So I asked him to sit down. Although I was furious I said, “You have just insulted me very badly. You’ve said I am a bad priest and that I don’t care for my people. You’ve implied that I use parish money to fund my own lavish lifestyle. None of this is true. You have seriously offended me. You have hurt my feelings and wounded our relationship. Are you able to apologize?”
He said, “I have nothing to apologize for.”
“Let me correct you. You do indeed have something to apologize for. Even if you did not mean to offend, you did. You insulted and offended me openly. Are you able to apologize so that I can forgive you?”
“I have done nothing wrong.”
I asked a third time and was rebuffed.
This mirrored an incident I had with someone else a few years ago. I had insulted him. I did it inadvertently, but it was a serious offense.

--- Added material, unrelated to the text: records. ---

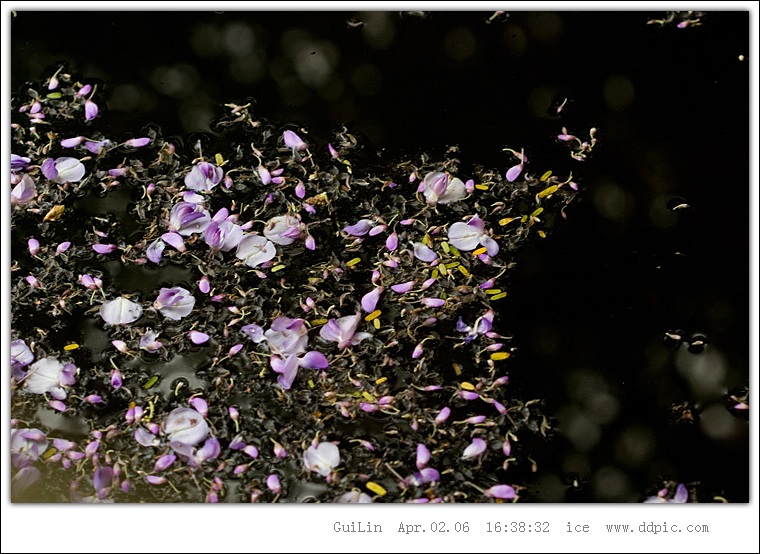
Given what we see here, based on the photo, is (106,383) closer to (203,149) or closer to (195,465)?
(195,465)

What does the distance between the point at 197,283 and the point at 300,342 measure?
0.21m

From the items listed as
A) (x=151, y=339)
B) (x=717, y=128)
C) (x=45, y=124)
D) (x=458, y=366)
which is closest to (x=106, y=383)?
(x=151, y=339)

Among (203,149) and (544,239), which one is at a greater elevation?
(203,149)

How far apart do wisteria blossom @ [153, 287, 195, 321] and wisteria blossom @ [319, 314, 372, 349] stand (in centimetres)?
23

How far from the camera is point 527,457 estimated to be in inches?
35.7

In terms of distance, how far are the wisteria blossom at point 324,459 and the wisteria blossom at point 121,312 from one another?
38cm

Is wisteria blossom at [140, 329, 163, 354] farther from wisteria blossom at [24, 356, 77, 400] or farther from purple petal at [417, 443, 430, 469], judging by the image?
purple petal at [417, 443, 430, 469]

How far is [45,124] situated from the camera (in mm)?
968

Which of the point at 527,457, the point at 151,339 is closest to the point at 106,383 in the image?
the point at 151,339

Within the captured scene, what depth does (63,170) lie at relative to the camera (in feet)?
3.14

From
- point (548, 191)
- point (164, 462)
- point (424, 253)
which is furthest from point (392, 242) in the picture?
point (164, 462)

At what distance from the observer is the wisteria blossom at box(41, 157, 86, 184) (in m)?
0.95

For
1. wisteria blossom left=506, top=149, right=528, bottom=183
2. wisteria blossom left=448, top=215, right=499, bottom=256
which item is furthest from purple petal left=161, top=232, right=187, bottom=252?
wisteria blossom left=506, top=149, right=528, bottom=183

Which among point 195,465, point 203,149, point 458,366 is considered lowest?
point 195,465
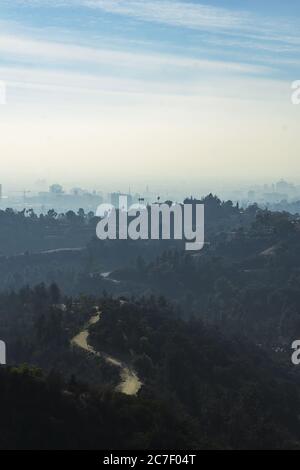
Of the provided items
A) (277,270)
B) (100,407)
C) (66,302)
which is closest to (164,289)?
(277,270)

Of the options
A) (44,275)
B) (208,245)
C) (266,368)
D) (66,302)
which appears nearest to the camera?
(266,368)

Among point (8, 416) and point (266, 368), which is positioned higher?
point (8, 416)

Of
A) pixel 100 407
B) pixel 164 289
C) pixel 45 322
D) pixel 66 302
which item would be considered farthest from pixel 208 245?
pixel 100 407

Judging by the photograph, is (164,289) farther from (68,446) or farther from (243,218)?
(68,446)

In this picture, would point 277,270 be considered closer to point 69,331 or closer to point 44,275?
point 44,275

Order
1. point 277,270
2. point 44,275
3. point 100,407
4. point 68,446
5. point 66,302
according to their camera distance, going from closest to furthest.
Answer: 1. point 68,446
2. point 100,407
3. point 66,302
4. point 277,270
5. point 44,275

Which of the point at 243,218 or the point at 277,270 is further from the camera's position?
the point at 243,218
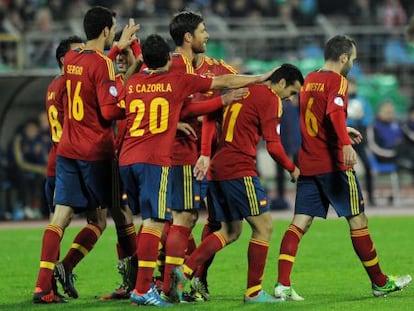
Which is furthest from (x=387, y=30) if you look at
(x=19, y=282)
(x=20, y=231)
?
(x=19, y=282)

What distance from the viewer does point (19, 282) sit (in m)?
11.9

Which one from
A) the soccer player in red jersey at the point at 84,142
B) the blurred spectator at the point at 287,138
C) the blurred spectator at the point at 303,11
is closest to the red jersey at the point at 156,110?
the soccer player in red jersey at the point at 84,142

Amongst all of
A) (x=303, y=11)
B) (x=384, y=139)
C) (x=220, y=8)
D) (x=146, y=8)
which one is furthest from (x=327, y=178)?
(x=303, y=11)

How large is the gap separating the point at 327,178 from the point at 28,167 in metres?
10.7

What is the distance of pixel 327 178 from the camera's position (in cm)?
1025

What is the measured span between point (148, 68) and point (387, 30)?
1855 cm

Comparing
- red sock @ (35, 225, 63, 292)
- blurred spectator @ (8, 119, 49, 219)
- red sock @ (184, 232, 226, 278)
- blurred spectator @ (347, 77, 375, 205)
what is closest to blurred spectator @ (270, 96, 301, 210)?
blurred spectator @ (347, 77, 375, 205)

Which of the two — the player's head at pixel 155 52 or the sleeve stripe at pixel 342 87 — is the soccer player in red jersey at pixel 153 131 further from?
the sleeve stripe at pixel 342 87

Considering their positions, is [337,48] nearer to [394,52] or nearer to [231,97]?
[231,97]

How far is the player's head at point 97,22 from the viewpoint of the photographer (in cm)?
995

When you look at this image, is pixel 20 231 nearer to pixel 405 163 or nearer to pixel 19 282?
pixel 19 282

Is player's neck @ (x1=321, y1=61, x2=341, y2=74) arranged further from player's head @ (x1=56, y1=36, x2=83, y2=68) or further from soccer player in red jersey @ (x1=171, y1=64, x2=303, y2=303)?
player's head @ (x1=56, y1=36, x2=83, y2=68)

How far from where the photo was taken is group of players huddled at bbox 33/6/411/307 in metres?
9.53

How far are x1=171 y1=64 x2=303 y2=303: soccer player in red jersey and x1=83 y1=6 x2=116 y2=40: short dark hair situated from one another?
126 cm
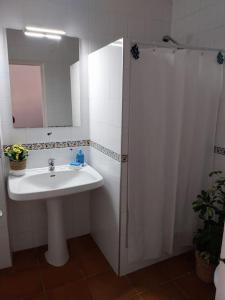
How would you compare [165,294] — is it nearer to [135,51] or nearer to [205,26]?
[135,51]

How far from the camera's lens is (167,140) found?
5.41 ft

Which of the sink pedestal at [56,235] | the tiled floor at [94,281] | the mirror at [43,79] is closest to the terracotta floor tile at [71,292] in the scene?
the tiled floor at [94,281]

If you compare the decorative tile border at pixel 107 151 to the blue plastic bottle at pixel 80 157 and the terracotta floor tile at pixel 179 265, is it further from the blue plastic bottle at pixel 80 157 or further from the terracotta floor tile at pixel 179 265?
the terracotta floor tile at pixel 179 265

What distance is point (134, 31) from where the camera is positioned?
2074mm

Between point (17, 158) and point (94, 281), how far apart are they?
117 cm

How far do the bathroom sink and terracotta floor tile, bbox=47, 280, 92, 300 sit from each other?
2.49 feet

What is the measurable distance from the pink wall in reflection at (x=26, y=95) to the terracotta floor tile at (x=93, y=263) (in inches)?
50.3

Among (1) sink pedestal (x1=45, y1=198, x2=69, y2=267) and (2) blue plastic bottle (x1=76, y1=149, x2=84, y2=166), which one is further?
(2) blue plastic bottle (x1=76, y1=149, x2=84, y2=166)

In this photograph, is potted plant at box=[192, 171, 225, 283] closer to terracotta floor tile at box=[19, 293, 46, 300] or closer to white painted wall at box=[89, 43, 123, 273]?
white painted wall at box=[89, 43, 123, 273]

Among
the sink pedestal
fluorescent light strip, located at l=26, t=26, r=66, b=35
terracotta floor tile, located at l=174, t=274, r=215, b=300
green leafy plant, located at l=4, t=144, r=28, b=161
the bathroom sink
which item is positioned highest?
fluorescent light strip, located at l=26, t=26, r=66, b=35

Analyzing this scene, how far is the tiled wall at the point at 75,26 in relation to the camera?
1707 mm

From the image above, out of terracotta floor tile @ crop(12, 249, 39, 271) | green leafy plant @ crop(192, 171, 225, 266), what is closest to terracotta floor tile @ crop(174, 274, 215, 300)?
green leafy plant @ crop(192, 171, 225, 266)

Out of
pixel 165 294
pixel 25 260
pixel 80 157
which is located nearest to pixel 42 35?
pixel 80 157

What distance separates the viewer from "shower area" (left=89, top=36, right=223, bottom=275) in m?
1.50
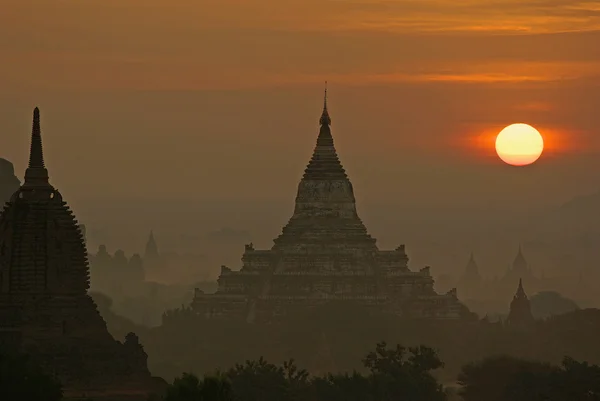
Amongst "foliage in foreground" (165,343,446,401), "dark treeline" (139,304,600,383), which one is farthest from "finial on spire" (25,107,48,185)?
"dark treeline" (139,304,600,383)

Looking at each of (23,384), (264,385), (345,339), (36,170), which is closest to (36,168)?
(36,170)

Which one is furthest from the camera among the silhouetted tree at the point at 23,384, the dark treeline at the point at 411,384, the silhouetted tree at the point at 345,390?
the silhouetted tree at the point at 345,390

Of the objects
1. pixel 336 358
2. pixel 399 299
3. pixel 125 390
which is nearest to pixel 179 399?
pixel 125 390

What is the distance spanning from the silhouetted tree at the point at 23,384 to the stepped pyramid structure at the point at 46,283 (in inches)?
545

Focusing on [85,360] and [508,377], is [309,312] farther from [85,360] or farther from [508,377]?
[85,360]

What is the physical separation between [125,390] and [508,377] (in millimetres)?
27152

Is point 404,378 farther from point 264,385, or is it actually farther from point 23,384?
point 23,384

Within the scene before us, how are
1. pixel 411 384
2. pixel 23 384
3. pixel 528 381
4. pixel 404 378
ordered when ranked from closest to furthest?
pixel 23 384 → pixel 411 384 → pixel 404 378 → pixel 528 381

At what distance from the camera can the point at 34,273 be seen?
363 feet

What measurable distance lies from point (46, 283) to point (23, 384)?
64.0ft

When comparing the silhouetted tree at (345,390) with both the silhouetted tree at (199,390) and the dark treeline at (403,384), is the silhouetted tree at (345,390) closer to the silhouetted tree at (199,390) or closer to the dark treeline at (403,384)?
the dark treeline at (403,384)

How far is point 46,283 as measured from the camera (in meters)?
111

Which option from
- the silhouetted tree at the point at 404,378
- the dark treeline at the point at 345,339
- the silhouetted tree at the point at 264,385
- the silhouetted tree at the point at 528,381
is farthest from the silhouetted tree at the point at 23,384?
the dark treeline at the point at 345,339

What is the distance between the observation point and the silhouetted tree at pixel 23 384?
90.7 meters
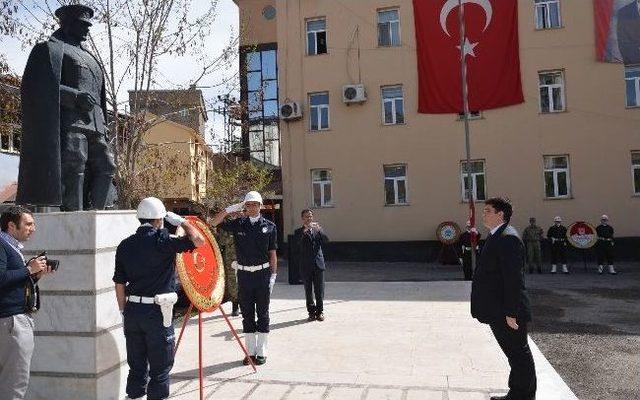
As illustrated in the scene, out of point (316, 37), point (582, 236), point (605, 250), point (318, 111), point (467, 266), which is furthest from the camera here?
point (316, 37)

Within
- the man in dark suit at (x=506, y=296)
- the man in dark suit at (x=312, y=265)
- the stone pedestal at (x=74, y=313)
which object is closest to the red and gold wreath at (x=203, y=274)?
the stone pedestal at (x=74, y=313)

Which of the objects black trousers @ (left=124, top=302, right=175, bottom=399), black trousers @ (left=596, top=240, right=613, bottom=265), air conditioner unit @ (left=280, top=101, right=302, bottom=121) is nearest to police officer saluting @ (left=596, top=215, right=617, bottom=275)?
black trousers @ (left=596, top=240, right=613, bottom=265)

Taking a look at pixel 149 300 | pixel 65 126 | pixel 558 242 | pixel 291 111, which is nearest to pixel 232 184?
pixel 291 111

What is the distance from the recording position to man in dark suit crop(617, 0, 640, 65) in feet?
61.2

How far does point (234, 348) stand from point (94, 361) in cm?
255

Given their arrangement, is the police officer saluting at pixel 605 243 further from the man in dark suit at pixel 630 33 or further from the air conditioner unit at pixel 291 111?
the air conditioner unit at pixel 291 111

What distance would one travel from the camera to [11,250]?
370cm

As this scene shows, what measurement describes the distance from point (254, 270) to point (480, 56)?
16405mm

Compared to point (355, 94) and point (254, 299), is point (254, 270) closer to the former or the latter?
point (254, 299)

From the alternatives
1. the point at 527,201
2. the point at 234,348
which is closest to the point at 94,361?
the point at 234,348

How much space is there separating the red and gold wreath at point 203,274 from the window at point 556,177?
1715cm

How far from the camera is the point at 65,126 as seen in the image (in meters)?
4.82

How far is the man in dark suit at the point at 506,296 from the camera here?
14.1 ft

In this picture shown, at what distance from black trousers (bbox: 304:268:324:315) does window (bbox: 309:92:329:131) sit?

When he called me on it I said, “You’re right. I was wrong. I apologize. Please forgive me.”
He was silent.
I apologized twice more and he made no response. I finally said, “I’m having a problem here. I have offended you and I’m sorry. I apologized sincerely, but you have refused to offer forgiveness. Can this be so?”
His reply was, “I do not feel that you have shown sufficient remorse.”
Time and again–in both minor and major situations I find grown up people who simply cannot say they are sorry or offer forgiveness.